От всего этого надрывного и сбивчивого ему сделалось тяжело. Потаскушка, обжигая рыжими прядями, все шептала и шептала взахлеб. Таяло что-то на душе у пана Штычки, испарялось куда-то. Такая была печаль вокруг, что даже скучный декабрь, обдумывавший очередной подвох, заплакал неожиданно, странной по зиме моросью, почти туманом. Который лип ко всему и даже в этом, казалось бы, сострадании доставлял очередные печали и неудобства.

— Может, со мною пойдете, светлая пани? Домик у меня здесь и гороху чуть есть… Проживем! А потом закончится все и ясно все будет. Счастье наступит. Недаром же столько народу за него кладут? Наступит всенепременно, лопни мой глаз! Зарадуемся же все?
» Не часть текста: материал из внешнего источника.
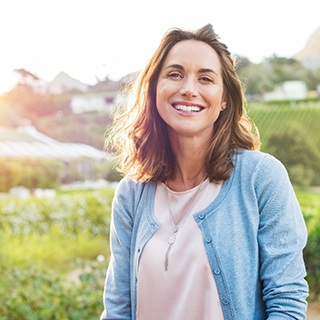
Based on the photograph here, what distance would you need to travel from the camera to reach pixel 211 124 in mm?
1727

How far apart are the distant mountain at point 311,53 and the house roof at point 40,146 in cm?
1363

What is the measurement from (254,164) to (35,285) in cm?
328

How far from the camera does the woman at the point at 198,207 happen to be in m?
1.56

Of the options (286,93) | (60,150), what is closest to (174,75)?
(60,150)

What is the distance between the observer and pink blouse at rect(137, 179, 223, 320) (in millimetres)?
1589

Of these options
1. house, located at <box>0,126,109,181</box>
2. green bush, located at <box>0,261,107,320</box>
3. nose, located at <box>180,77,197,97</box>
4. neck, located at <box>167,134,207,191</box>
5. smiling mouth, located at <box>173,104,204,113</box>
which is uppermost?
nose, located at <box>180,77,197,97</box>

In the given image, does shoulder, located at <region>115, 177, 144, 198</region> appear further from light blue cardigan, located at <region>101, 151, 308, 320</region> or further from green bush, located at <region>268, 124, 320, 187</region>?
green bush, located at <region>268, 124, 320, 187</region>

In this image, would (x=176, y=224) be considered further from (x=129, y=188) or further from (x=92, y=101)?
(x=92, y=101)

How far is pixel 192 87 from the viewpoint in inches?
65.8

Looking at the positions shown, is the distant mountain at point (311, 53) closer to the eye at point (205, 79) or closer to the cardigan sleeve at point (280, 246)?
the eye at point (205, 79)

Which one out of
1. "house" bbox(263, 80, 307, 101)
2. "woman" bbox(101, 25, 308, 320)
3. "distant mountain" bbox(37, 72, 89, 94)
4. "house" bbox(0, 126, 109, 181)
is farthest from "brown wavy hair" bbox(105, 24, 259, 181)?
"house" bbox(263, 80, 307, 101)

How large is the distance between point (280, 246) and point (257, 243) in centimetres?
6

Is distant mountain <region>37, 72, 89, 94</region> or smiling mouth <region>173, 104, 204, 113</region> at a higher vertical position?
smiling mouth <region>173, 104, 204, 113</region>

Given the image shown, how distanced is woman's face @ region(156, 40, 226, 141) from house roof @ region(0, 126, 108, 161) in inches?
621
Ой, как зарадуемся тогда! А до Городу тут рукой…

— Нет… Нет, нет, нет. — прервала она. — ты — хороший, и все. Живи, пан! Нет больше ничего у меня. И не будет далее… Никогда не будет. А у тебя все будет, потому что ты добрый и ищешь. Пусть тебе на все вопросы ответы будут. А мне уже не надо их. Не хочу я этих ответов. Не выдержу я их, потому что мертвая уже. Умерла я, солдатик, вся вышла. Я тот лед видела, видела, видела, понимаешь? Строем их вели, все видела. Глупо, да? Я глупая! Глупая… Строем к полынье, понимаешь? Почему глаза не закрыла? Почему? Почему? Почему?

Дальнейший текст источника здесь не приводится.